* [THE EXERCISE]: Pick up the page on resources for librarians below right after its final sentence and carry on writing it.

Resources for Librarians
This name of this page is somewhat of a misnomer, because every e-publication found within this site is potentially, a resource for a library. However, the singular focus of this this page is sources of information about librarianship - even though librarians are in need of more current awareness from beyond the profession. But there are some free and subscription e-publications that deserve a mention on this website. However, there are many more e-publications in the field of library and information science that may be of interest to you. If you'd like to explore that further, see the "other suggestions" section of this page.
LJ Academic Newswire
American Libraries/Library Journal (monitoring library journal home pages)
CLIR Issues (Council on Library and Information Resources)
Innovative Internet Applications in Libraries
Cites & Insights: Crawford at Large (see "computing" page)
UI Current Clips
Library Link of the Day
Library Technology Guides
Crossroads: Newsletter of Webjunction.org
MarketingProfs.Com (not library specific - just a good source for marketing ideas)
Google Librarian Newsletter
Recommended Blogs (for "keeping up" - plus links to extensive librarian blogs directories)
Published by the folks at Library Journal, this is an e-newsletter alert service. There is a free sign-up. I would recommend this to any librarian that wants to keep up with fast-breaking events in the library and information science world.
LISNews (Library and Information Science News)
A homegrown e-zine by two librarians, that really has a broader audience than academic librarians, but any librarian should find it well worth regular reading. The editors and contributors provide summaries of and links to stories about libraries, librarians and library-related issues from all over the place. It really is quite amazing how much news they find about libraries. It is free and is delivered to your e-mail once or sometimes more than once a week. It depends on how much news there is.
Suggested strategy: to subscribe go to the LISNews website at: http://www.lisnews.com. Click on "headlines by email" and then enter your e-mail address. You can check out the archive of past stories at the web site as well.

* [STORED ROWS]:
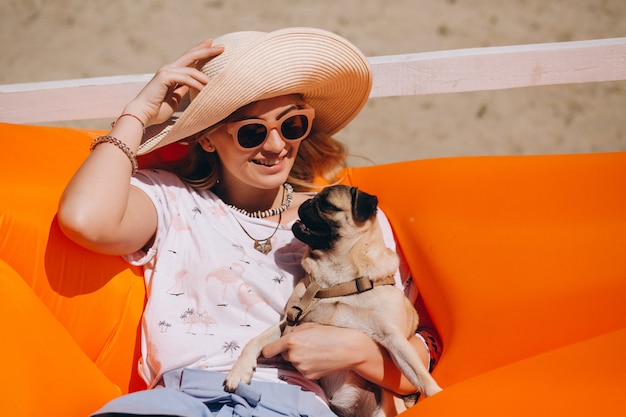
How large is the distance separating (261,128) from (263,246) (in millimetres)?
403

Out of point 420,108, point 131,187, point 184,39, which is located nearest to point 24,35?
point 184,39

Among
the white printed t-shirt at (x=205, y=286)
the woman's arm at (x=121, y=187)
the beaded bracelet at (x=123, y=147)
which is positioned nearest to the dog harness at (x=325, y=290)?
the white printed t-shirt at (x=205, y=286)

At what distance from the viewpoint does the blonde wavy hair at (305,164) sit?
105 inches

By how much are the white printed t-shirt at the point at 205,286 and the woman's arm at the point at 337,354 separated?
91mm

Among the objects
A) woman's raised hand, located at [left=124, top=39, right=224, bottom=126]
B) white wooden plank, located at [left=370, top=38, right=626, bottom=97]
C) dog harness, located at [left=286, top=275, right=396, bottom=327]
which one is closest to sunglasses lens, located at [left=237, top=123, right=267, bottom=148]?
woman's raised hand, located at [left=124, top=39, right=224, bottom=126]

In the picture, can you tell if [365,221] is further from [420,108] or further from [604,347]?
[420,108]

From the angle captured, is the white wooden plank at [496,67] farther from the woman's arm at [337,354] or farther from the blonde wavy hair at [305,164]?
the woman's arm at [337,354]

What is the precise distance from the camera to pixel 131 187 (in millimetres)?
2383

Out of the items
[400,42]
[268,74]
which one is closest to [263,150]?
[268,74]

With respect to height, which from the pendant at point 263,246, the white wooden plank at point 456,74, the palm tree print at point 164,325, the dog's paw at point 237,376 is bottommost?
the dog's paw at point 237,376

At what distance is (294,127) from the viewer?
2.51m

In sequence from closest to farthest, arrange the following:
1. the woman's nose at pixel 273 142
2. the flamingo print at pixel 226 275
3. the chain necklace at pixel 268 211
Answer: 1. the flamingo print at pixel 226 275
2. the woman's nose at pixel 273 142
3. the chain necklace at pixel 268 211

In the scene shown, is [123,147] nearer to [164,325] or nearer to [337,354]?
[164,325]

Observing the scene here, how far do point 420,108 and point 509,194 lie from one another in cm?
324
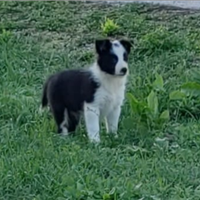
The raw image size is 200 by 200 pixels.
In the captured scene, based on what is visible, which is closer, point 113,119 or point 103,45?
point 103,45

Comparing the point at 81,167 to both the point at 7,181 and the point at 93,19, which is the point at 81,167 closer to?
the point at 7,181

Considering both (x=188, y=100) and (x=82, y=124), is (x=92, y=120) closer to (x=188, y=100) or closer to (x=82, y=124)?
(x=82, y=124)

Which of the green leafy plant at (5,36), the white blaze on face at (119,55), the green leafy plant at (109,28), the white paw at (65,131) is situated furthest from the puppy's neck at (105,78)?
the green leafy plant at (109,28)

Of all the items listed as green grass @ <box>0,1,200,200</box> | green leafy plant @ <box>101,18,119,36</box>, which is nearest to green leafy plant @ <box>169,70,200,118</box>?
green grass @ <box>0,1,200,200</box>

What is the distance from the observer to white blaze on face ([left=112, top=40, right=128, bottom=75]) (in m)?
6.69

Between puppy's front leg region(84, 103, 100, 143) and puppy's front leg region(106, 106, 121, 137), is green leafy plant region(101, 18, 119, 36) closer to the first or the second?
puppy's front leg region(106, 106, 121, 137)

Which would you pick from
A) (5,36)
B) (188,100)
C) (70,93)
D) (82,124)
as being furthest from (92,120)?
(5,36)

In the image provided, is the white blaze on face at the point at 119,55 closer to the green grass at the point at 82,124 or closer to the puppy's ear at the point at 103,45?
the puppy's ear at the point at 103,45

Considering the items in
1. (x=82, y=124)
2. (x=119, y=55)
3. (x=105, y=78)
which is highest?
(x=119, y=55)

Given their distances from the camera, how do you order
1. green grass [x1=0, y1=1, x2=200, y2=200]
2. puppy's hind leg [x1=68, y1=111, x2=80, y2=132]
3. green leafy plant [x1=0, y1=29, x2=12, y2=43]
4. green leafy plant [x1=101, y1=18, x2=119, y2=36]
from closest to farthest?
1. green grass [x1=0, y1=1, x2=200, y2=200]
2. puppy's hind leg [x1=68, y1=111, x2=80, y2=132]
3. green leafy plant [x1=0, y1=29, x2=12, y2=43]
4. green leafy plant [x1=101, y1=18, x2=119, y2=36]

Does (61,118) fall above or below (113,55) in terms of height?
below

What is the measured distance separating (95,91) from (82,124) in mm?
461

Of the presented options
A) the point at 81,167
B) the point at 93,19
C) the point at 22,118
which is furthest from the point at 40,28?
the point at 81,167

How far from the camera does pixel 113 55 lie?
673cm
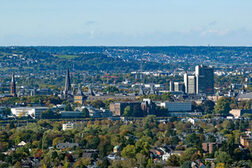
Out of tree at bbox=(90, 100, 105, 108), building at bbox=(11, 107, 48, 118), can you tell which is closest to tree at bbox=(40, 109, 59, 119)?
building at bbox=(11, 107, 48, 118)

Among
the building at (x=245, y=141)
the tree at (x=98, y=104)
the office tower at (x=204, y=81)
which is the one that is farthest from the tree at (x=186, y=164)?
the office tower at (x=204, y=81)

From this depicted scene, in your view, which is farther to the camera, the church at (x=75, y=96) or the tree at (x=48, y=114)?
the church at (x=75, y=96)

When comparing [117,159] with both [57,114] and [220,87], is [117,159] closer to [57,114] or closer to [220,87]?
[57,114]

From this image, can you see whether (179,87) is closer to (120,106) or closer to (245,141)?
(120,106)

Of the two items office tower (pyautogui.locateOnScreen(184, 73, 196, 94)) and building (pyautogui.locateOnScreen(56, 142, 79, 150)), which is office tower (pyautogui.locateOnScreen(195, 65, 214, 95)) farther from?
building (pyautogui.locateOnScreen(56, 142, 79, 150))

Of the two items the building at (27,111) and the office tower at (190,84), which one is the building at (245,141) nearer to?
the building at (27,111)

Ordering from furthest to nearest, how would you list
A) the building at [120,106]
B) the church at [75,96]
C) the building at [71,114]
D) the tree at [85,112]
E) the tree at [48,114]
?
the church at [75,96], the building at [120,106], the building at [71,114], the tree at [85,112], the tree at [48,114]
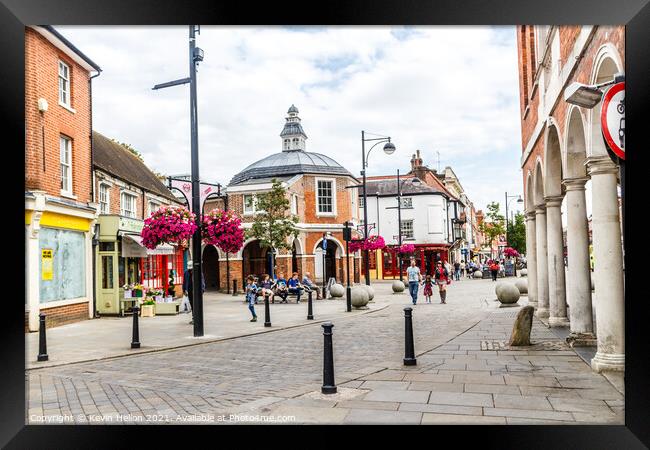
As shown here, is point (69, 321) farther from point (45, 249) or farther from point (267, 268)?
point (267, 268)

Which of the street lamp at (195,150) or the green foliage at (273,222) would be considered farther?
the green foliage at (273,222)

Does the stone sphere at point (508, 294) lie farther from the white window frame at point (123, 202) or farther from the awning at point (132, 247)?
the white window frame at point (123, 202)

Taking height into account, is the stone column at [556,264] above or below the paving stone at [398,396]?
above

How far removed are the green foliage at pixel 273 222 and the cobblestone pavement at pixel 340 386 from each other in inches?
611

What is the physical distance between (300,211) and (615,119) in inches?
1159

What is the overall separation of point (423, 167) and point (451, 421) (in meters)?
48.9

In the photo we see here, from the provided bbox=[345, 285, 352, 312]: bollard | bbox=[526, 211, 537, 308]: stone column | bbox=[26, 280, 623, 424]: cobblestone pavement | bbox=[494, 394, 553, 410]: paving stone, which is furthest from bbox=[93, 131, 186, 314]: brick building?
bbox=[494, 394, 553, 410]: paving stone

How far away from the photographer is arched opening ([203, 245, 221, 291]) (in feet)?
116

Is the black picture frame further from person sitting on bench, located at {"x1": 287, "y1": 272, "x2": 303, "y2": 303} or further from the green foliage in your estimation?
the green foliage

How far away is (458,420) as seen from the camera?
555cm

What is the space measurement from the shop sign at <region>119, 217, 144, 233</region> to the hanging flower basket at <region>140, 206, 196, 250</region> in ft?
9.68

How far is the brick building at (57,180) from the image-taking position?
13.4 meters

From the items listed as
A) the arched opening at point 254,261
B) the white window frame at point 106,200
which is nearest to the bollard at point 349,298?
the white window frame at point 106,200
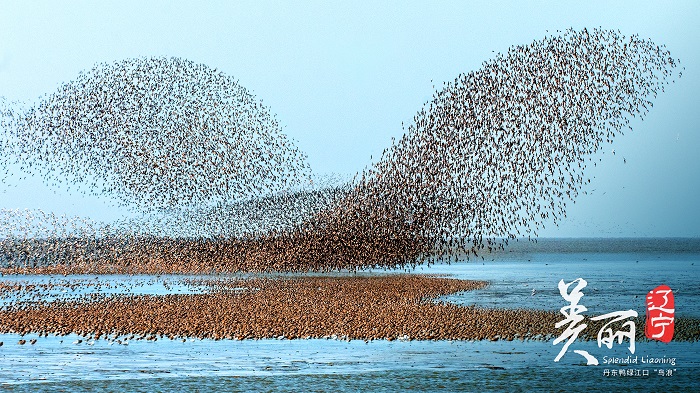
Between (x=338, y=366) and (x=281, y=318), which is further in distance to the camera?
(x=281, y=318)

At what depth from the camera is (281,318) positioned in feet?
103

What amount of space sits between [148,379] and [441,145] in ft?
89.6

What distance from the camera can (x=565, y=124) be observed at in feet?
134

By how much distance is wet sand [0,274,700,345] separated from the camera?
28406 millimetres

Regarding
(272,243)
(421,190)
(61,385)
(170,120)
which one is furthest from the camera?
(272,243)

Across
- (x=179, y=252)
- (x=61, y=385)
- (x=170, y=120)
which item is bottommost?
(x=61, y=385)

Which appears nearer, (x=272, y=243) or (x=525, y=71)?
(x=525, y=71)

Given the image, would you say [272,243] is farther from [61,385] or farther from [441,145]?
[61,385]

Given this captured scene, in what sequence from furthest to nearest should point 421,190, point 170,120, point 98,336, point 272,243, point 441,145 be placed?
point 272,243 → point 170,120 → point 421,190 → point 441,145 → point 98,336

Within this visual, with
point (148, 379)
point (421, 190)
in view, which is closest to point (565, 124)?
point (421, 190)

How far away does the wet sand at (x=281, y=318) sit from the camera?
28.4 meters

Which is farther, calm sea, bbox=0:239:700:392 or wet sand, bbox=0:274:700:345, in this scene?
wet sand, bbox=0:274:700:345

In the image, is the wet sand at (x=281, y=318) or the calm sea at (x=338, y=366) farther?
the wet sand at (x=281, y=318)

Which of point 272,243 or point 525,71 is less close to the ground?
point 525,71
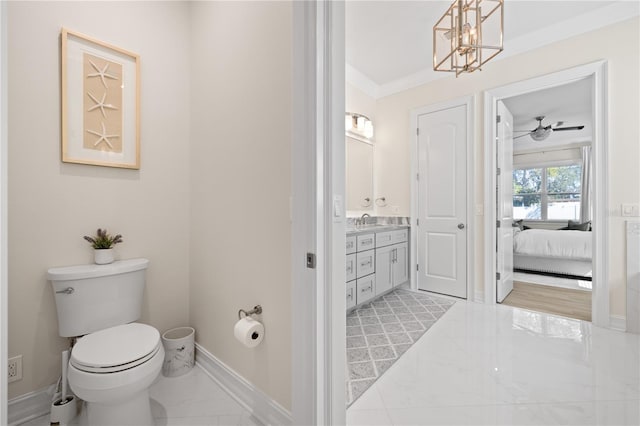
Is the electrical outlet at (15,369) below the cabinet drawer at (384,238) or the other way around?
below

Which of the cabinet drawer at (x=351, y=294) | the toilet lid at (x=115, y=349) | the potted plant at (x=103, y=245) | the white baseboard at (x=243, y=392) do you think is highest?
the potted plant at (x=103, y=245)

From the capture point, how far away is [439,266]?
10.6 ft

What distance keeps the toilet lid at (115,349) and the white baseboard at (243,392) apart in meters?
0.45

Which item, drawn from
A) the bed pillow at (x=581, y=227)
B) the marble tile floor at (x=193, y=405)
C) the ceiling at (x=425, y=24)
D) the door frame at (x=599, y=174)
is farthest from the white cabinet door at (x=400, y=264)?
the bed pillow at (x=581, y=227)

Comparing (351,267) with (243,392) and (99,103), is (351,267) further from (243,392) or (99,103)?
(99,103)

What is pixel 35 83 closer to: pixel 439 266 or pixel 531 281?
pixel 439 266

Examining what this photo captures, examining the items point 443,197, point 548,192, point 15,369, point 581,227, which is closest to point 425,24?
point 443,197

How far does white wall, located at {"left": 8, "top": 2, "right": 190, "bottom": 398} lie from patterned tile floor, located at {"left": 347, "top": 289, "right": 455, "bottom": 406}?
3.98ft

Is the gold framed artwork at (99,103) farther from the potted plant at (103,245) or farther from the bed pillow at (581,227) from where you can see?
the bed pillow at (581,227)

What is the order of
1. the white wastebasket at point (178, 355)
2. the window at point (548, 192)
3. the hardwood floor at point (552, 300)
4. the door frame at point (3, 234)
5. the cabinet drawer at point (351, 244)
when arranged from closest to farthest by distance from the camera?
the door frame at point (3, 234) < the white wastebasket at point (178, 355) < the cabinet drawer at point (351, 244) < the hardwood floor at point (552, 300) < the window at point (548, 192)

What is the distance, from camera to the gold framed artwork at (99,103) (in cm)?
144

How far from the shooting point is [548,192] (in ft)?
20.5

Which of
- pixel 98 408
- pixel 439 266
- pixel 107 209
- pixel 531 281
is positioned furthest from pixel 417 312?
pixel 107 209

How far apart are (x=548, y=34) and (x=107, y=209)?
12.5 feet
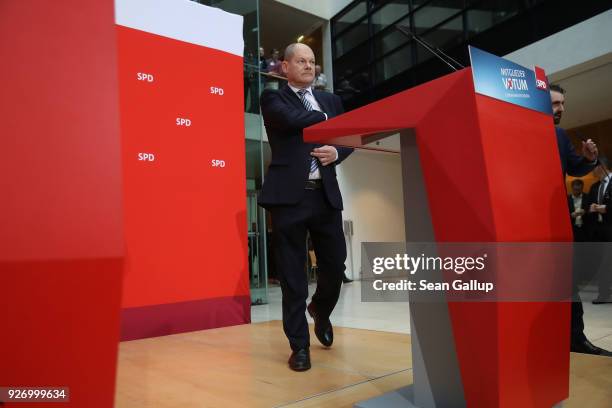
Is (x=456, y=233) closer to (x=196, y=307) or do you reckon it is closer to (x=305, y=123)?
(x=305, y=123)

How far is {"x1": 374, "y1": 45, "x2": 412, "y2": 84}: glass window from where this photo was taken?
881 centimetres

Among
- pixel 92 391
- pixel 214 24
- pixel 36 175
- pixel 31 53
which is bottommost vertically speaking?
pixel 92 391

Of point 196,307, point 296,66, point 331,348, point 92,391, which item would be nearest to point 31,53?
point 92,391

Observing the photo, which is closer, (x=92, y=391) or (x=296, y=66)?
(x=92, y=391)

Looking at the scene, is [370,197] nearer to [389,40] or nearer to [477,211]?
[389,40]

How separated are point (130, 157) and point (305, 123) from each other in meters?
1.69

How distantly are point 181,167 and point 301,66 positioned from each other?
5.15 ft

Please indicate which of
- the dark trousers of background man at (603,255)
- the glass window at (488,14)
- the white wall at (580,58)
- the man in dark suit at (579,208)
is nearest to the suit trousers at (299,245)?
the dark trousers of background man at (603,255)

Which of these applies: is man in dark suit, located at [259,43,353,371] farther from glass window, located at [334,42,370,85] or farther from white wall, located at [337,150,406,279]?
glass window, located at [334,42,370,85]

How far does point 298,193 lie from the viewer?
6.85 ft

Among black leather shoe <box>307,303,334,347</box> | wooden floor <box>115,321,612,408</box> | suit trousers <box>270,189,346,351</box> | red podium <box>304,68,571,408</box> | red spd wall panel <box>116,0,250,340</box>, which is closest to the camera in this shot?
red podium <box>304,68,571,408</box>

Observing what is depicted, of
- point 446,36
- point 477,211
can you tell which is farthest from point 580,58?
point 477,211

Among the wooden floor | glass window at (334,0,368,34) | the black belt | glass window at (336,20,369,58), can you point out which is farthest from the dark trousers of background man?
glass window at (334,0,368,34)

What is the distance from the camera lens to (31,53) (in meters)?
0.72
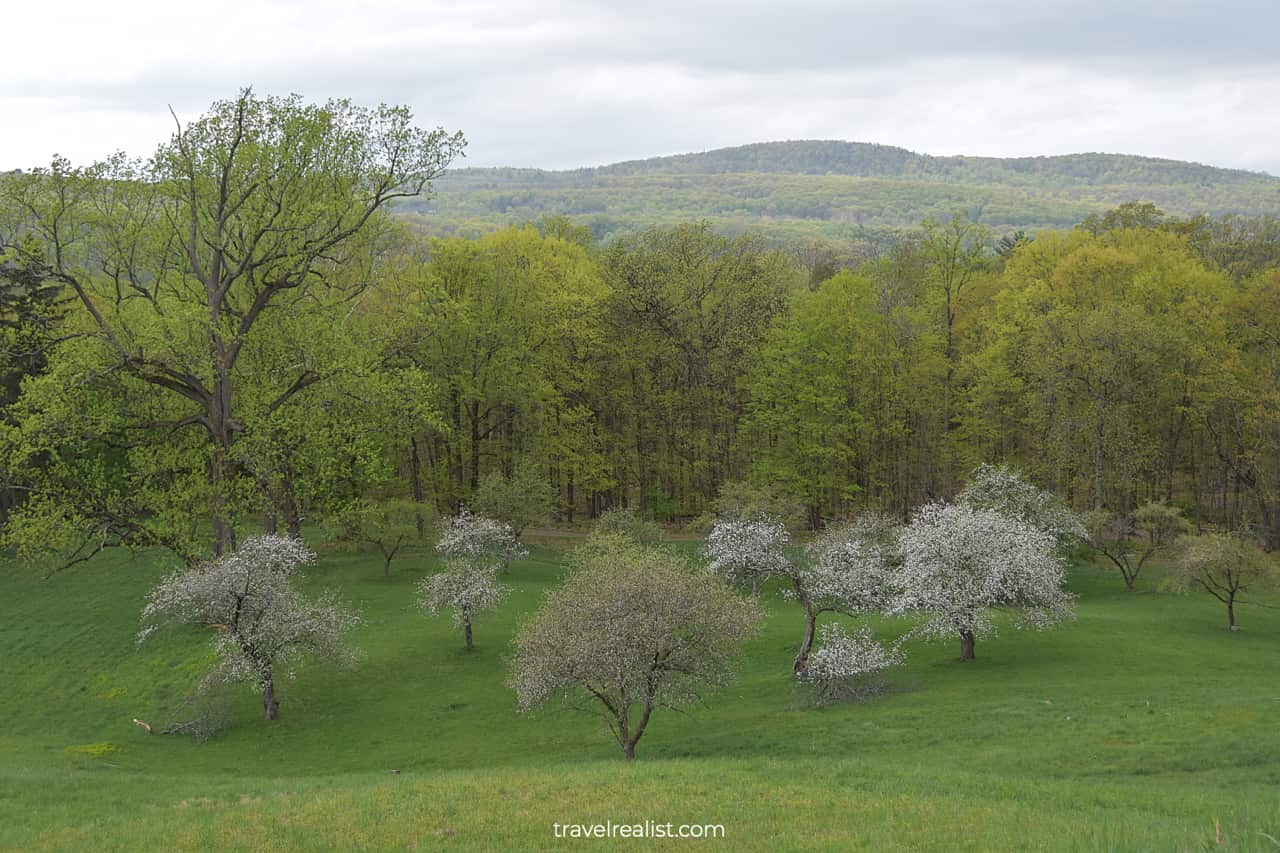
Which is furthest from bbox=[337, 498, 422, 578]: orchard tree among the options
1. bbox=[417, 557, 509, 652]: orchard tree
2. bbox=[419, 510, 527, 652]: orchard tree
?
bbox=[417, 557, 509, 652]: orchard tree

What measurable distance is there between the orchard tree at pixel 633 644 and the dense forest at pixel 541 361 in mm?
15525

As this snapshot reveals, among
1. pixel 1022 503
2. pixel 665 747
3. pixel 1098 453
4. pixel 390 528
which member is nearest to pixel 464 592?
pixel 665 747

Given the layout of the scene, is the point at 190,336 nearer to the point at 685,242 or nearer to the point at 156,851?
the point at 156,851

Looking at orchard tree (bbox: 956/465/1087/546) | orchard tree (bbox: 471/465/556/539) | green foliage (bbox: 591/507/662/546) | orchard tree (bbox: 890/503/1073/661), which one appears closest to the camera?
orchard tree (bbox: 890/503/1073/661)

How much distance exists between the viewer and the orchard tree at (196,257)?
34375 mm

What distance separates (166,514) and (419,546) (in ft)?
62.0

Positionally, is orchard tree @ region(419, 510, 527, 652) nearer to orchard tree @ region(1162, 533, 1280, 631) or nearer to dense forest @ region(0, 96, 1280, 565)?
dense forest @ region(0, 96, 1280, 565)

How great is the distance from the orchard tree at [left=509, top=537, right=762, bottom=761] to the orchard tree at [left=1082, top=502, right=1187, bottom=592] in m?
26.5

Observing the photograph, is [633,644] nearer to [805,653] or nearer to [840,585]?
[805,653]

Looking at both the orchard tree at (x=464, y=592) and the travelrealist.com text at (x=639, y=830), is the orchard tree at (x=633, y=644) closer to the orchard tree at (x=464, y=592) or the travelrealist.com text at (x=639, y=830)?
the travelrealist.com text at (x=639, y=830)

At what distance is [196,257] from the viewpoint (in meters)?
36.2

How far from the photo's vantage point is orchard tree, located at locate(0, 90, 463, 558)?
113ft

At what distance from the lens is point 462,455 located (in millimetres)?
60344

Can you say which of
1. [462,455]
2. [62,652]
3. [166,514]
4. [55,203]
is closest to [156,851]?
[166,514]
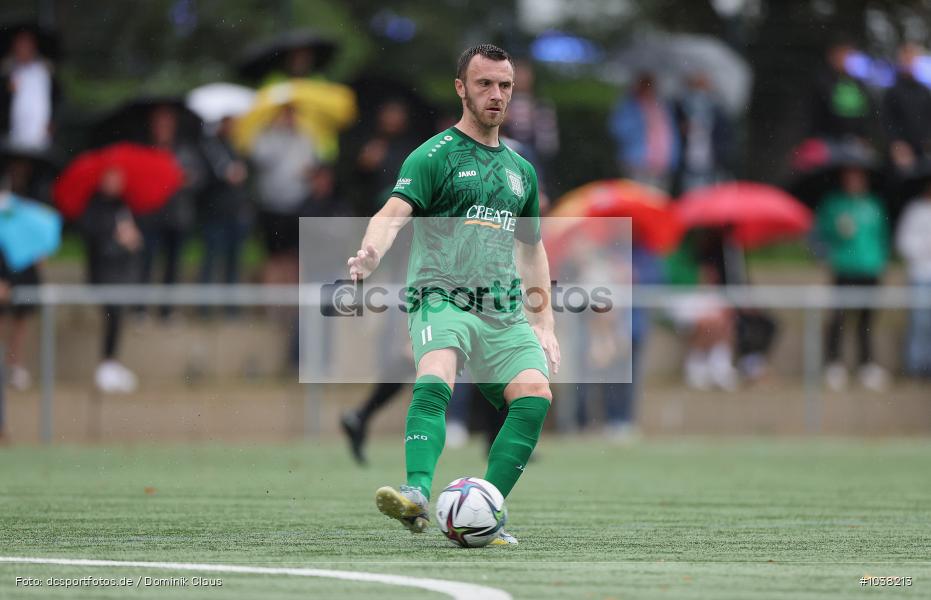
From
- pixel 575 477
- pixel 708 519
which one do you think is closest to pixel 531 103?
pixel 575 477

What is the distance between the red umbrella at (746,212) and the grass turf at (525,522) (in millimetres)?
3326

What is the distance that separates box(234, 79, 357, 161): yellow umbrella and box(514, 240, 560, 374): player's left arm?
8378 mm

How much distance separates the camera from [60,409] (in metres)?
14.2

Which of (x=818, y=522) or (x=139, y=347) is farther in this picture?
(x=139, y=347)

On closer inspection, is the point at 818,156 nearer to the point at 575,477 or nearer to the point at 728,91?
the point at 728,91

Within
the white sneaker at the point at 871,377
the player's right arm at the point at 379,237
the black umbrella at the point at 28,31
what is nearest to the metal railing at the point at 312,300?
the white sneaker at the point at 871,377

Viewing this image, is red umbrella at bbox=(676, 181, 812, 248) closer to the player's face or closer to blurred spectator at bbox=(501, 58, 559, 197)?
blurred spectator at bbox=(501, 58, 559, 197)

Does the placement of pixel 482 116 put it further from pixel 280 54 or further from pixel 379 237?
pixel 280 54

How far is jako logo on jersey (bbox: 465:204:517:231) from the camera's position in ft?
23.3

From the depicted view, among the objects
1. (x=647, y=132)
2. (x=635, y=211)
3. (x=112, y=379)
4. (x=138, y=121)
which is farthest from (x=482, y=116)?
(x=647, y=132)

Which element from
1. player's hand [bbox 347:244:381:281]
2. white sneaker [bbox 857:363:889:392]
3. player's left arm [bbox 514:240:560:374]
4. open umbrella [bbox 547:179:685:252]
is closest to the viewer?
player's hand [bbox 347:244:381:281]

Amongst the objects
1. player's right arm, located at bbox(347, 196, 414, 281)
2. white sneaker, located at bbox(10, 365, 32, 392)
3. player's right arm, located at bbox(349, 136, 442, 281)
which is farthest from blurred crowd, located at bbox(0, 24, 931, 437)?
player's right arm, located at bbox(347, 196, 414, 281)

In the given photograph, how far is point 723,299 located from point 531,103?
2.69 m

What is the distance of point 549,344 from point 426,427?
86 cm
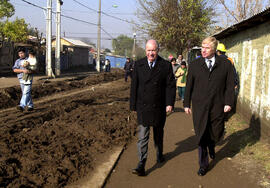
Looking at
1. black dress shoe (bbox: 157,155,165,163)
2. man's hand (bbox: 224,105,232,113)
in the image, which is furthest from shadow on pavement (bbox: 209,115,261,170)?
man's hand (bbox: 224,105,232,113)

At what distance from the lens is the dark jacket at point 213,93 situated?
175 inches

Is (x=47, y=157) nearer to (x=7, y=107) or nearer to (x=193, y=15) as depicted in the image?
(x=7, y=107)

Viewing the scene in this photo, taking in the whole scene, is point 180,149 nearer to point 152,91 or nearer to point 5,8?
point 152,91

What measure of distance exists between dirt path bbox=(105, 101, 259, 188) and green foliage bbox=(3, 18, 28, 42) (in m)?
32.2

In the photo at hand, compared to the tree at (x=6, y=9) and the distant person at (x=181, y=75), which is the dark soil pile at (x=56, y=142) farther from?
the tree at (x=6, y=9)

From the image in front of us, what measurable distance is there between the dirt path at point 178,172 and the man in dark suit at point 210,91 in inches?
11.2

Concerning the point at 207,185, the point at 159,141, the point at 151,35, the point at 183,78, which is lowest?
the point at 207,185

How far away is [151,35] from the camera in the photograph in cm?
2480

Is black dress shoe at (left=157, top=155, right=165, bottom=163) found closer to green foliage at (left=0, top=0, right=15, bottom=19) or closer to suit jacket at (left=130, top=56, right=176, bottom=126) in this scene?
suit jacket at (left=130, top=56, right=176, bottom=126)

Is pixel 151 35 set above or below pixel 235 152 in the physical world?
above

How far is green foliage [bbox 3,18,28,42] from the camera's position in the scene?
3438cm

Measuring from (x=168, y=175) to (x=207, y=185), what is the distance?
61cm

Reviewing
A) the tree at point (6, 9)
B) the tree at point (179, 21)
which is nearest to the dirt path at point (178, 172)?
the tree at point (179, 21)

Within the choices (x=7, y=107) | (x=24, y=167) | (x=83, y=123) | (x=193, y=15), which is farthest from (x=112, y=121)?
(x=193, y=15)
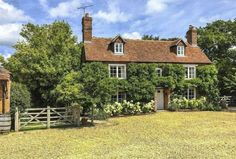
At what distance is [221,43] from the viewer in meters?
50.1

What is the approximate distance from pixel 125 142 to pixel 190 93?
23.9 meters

* [RIGHT ANSWER]:
Yes, these are two distinct library journals, but probably the two most important ones for keeping up with library happenings. You probably subscribe to them, but if not - or if you want the news before it's published, you can follow the web pages for each of these publications. Use a Web page change detection service to monitor the pages for changes, and you'll be alerted by e-mail when a change occurs. One caution is that these pages are updated frequently, so unless you plan to visit them often, you may want to avoid this technique for keeping up. You can use this same strategy to monitor the home page of various library and information science-related journals. This could include titles such Online, Searcher, Computers in Libraries, and others.
Suggested strategy: Take at look at the web sites for both American Libaries and Library Journal to see if they appeal to you, and to determine if you need just one or both (maybe neither). Point your browser to:
American Libraries: http://www.ala.org/ala/alonline
Library Journal: http://www.libraryjournal.com
This is not for everyone. It's not a regular news update item, but falls more into the category of online e-journal. There are probably other examples, but I thought this was one worthwhile example of what's out there for librarians. D-Lib Magazine covers innovation and research in digital libraries, so there are usually good articles about cutting-edge technology and how it's being applied in libraries. There are also news items and reminders about conferences taking place. It is published 11 times a year and is free.
Suggested strategy: You can look at back issues at http://www.dlib.org/back.html and if you like what you see you can find subscription information on the page found at http://www.dlib.org/dlib/subscribe.html
This site is also pretty well known among librarians. Maintained by the Digital Library SunSITE at Berkeley, Current Cites, is an annotated bibliography of selected articles, books, and digital documents on information technology. Each month a list of 10-20 new, annotated citations is circulated to a mailing list. Not quite a newsletter, this mailing is simply a listing of new resources. The sources covered are quite diverse, so this is an excellent resource for keeping up with information technology from a number of sectors.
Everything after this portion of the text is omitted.